Mark Shaw likes to run around.
The serial entrepreneur joined activity and fitness tracking platform Strava as co-founder in 2009 to lead engineering as CTO. He spent eight years there, and by the most recent surge in 2020, Strava had reached 70 million members worldwide and garnered an almost cult-like following from its users, including professional runners trying to track their progress.
Prior to that, Shaw helped launch insurance software outfit Guidewire. Again, he helped take the company to a different level with his engineering, analytics and marketing chops before going public in 2012.
After a break from those two jobs, Shaw launched his third company in 2020 with Josh Weiss and Graham Gerlach: Inclined. Even if the fintech startup hasn’t gained tens of millions of users or gone public, it’s thriving on its own. And it just raised $15 million in Series A funding to develop and grow its technology.
Shaw admits it’s a very different company than Strava. The startup offers loans against whole life insurance policies, aiming to digitize “The process involves many traditional time-intensive operations, he said.
“There’s a trillion dollars of cash value in the US alone over the course of a lifetime,” Weiss told Technology Flow. “We want to take this huge opportunity.”
The current loan market is $150 billion versus $1.1 trillion, and that was Inclined’s initial focus.
“We believe we can increase that lending rate with our improved rates and efficiency,” Shaw said.

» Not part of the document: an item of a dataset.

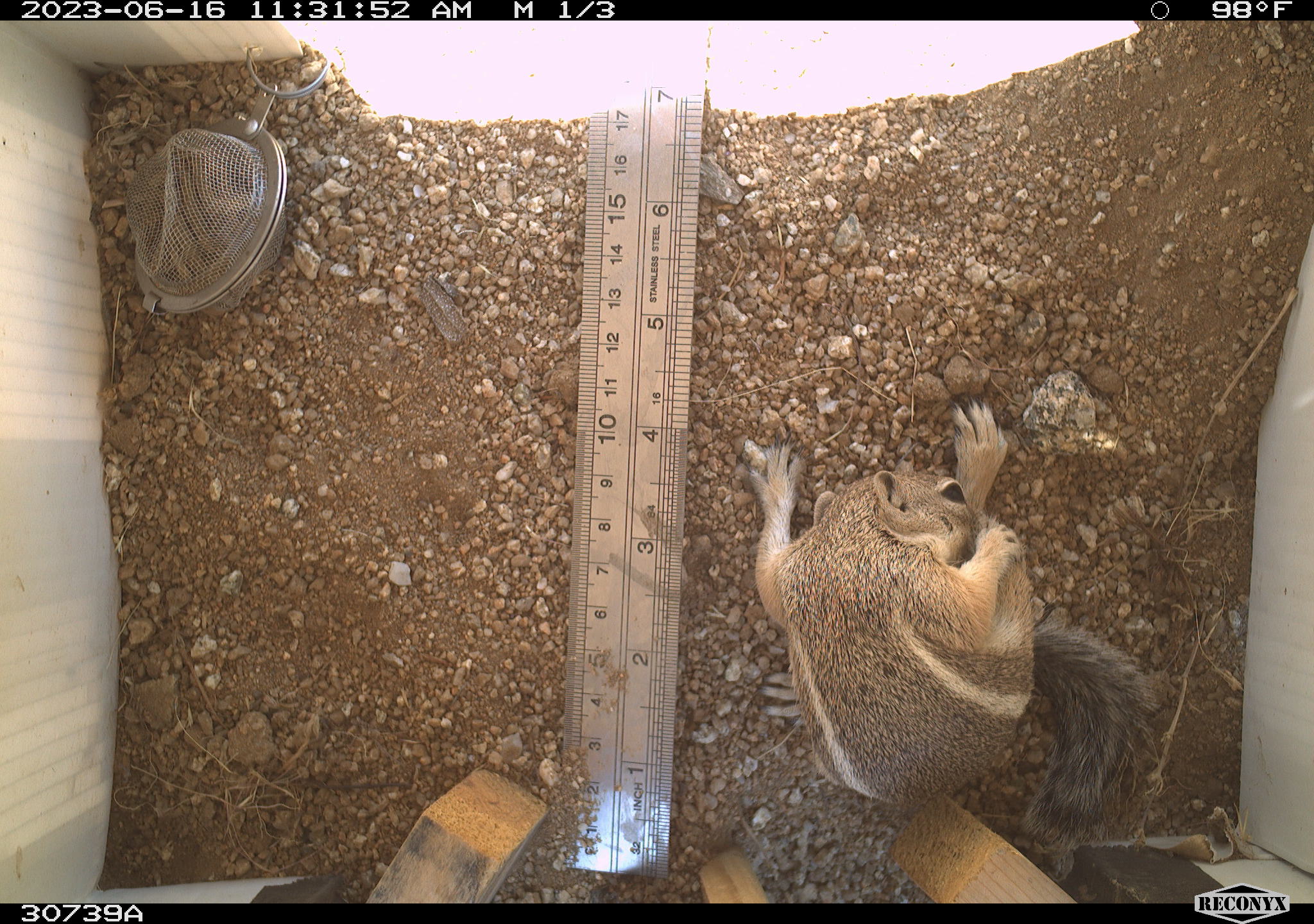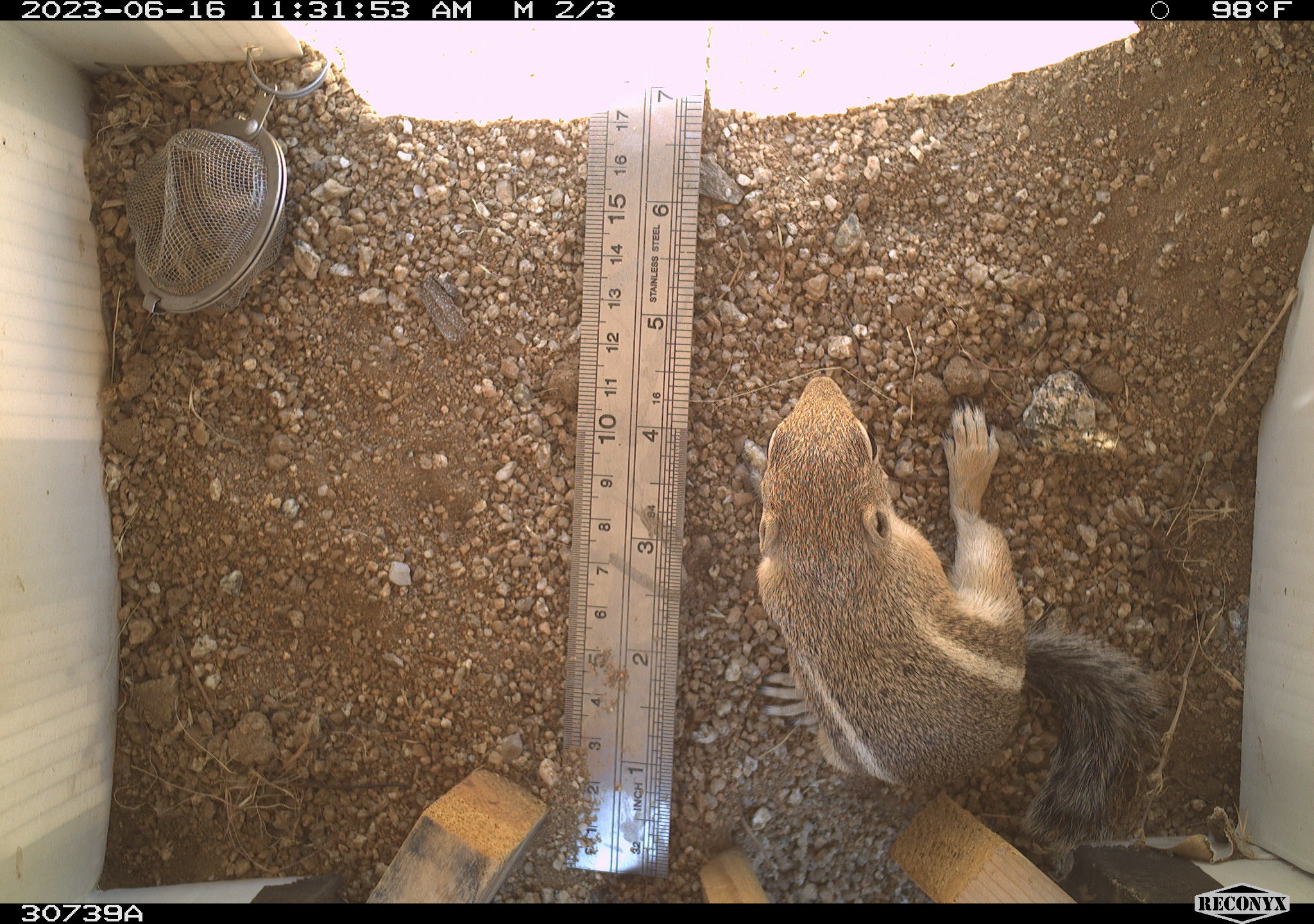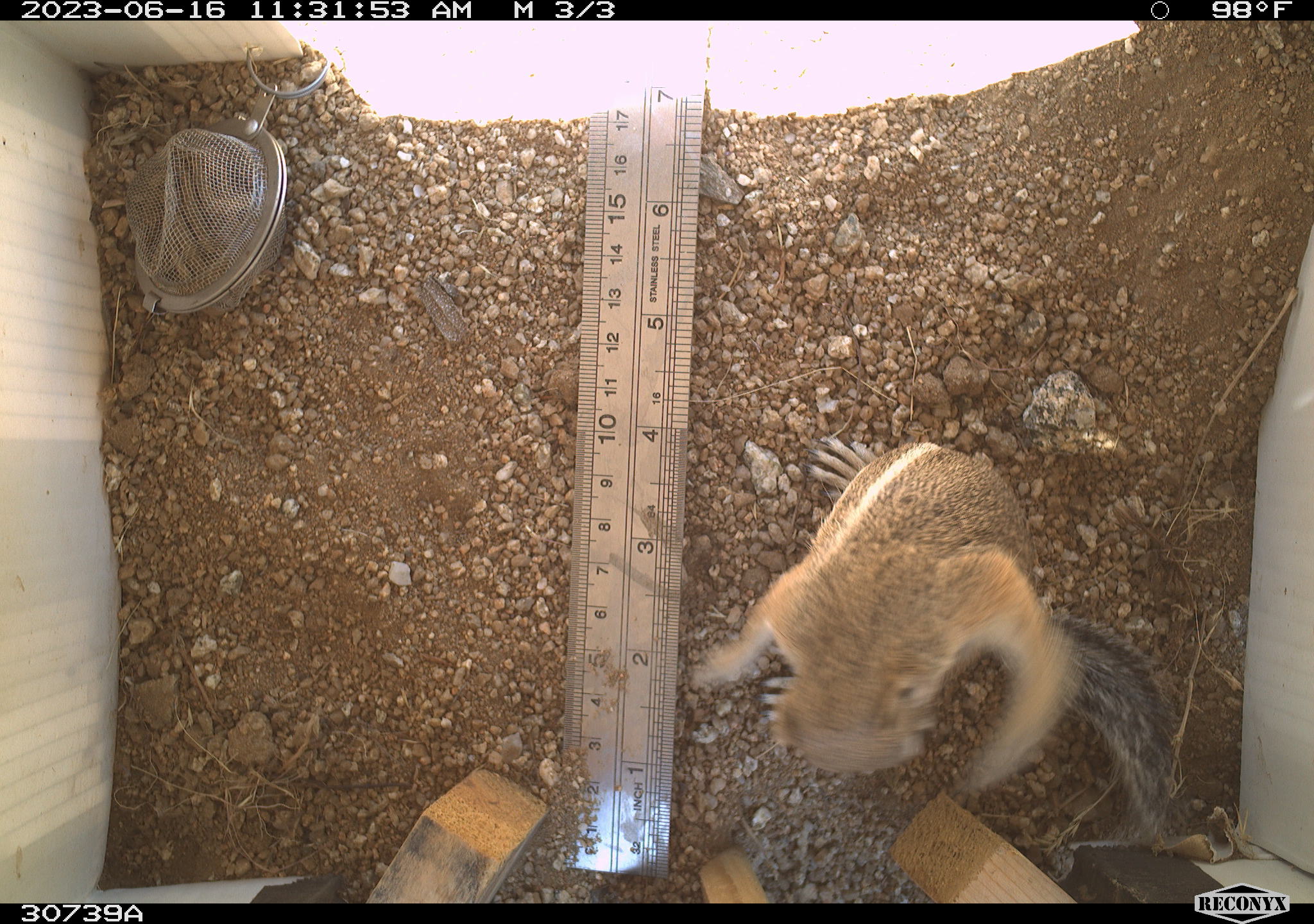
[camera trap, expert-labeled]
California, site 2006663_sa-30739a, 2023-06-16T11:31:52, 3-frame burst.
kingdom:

Hudson Structured Ventures led Inclined’s Series A financing, which also included participation from Anthemis Group and other new and existing backers. The startup has raised a total of $19 million since early 2020.
The startup’s Series A was described as “the most brutal fundraising environment” he’s experienced in the past two decades.

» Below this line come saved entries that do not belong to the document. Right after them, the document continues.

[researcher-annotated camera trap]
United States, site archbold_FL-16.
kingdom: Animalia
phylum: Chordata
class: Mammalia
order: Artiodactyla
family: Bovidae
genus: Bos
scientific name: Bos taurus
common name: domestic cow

“Ours is a counter-cyclical business and a very safe debt,” he told Technology Flow. “This is the time when people need to get these loans. It’s time for us to step up – we can make a big impact in these unfortunate, tough times.
Whole life insurance policies are different from term life Accumulate value that is available forever rather than paying for coverage. Shaw compares it to buying and renting a home.

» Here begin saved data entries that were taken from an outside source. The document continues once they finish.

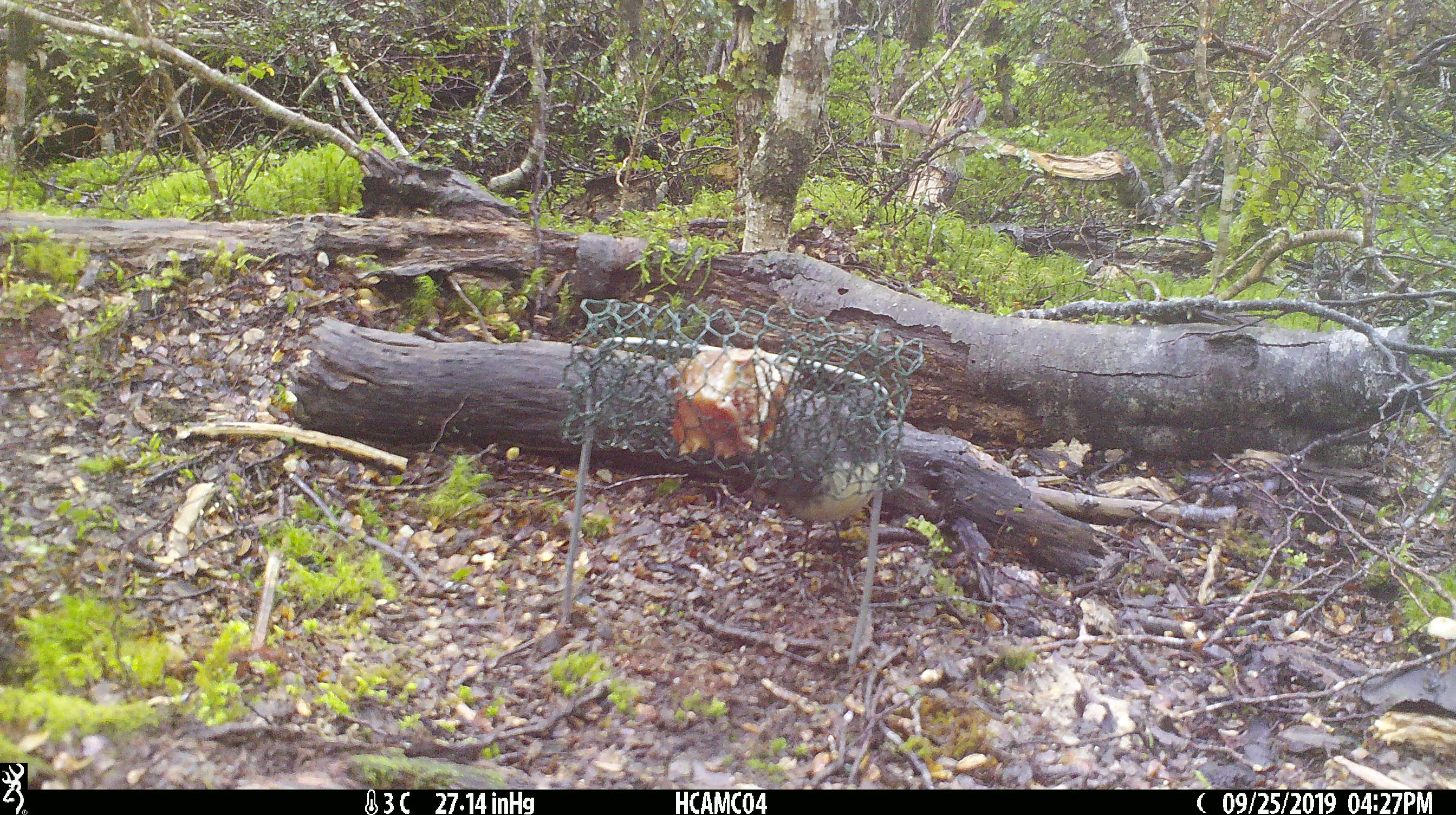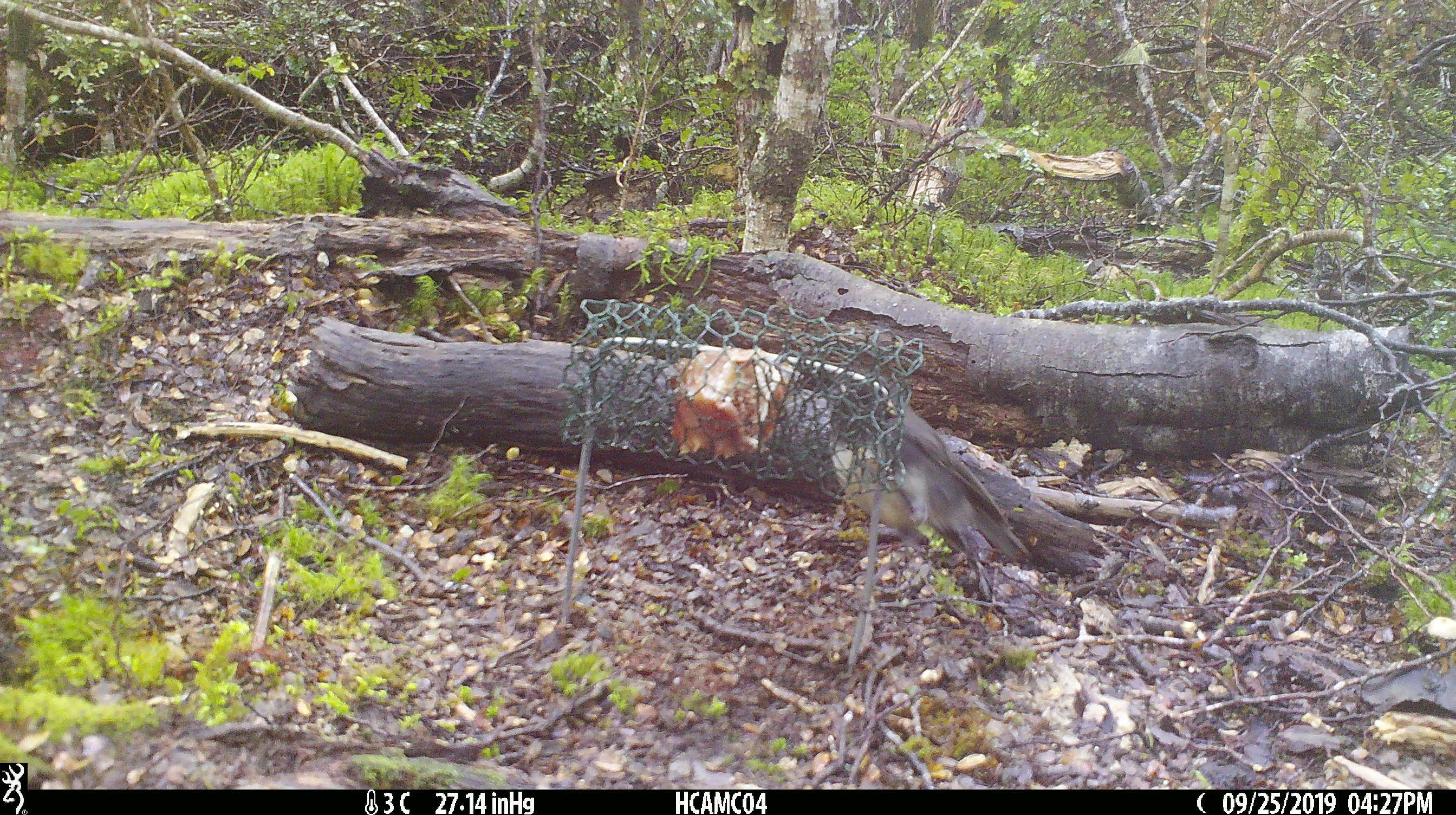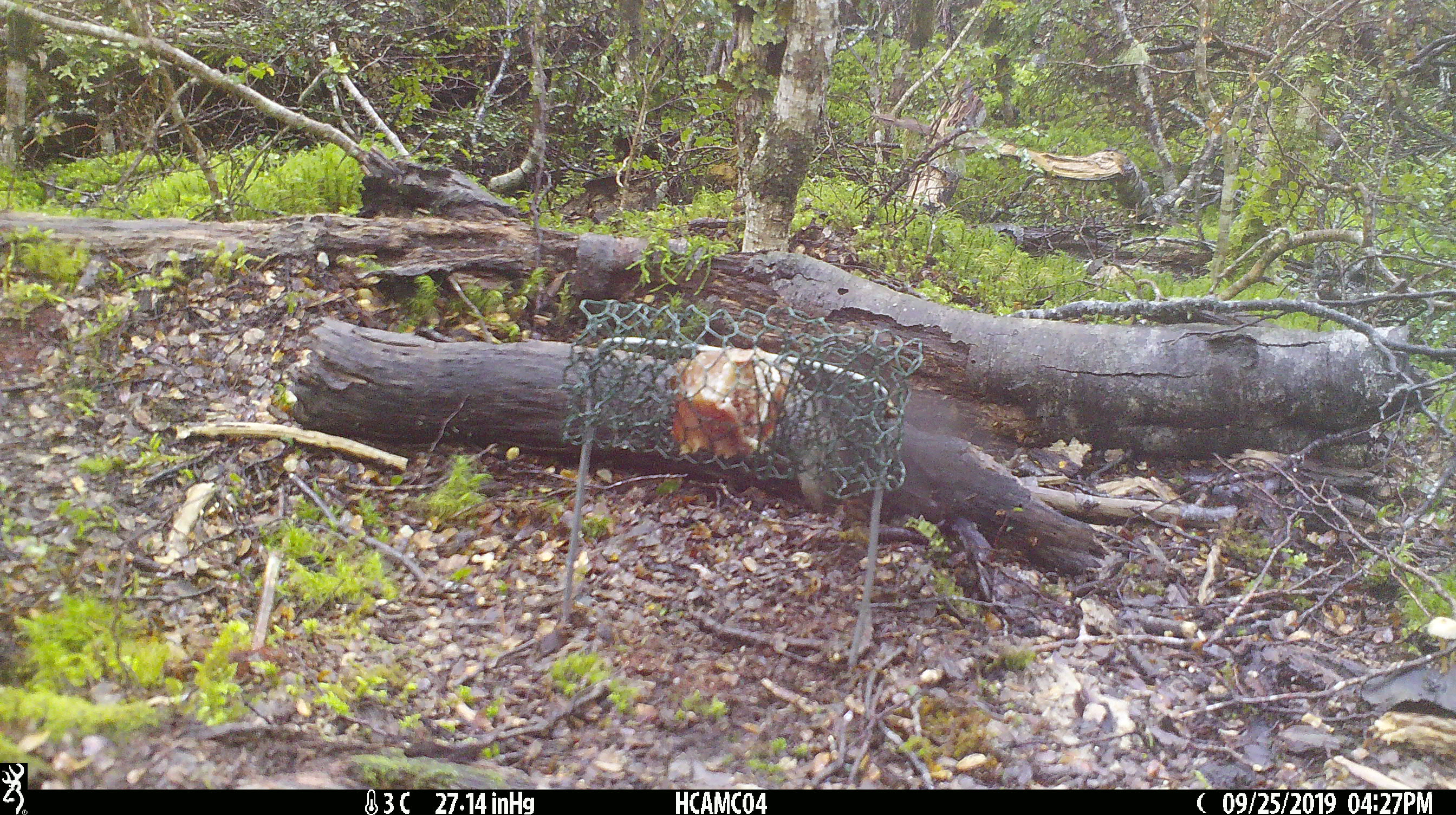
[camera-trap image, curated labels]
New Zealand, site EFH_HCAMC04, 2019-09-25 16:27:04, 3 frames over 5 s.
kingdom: Animalia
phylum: Chordata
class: Aves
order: Passeriformes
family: Petroicidae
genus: Petroica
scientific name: Petroica australis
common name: new zealand robin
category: robin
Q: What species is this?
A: Robin (new zealand robin) (Petroica australis).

And when whole life policyholders want to access their cash value, they often choose to borrow rather than withdraw money directly, which is less efficient, he explained.
In addition to opening up the opportunity for more people to borrow against whole life insurance policies — historically reserved for the wealthy — it also gives banks a way to better participate in the market. And since banks often have “much lower rates than insurance companies,” borrowers borrow at lower interest rates, Shaw explained. Plus, their money is compounded over decades.
“This means they can realize five-10 times more value from their life insurance over their lifetime,” Shah told Technology Flow.
Inclined Mechanics is live with the bank, which has approximately $20 billion in assets under management. And it currently has several million dollars on its platform.
Vikas Singhal, Founding Partner at HSCM Ventures, Inclined believes that a single digitally-enabled financial transaction engages four “distinct but important parties”: insurance companies, agents/brokers, lenders/banks and policyholders.
“The financial transaction provides immediate value to the end customer — reducing the cost of borrowing for an already-borrowed policyholder — but also provides highly aligned and equally important value to all other parties,” Singhal wrote via email. “This is economic democracy at its best. Although refinancing of existing policy loans has been around for some time, it is not always accessible to everyone and a digitally enabled turnkey solution unlocks the potential for everyone to benefit.
His company also sees Inclined’s offering as just a starting point.
“We believe that market as a whole can benefit from the underutilized asset of cash value within permanent life insurance products and banking products built around that,” added Singhal.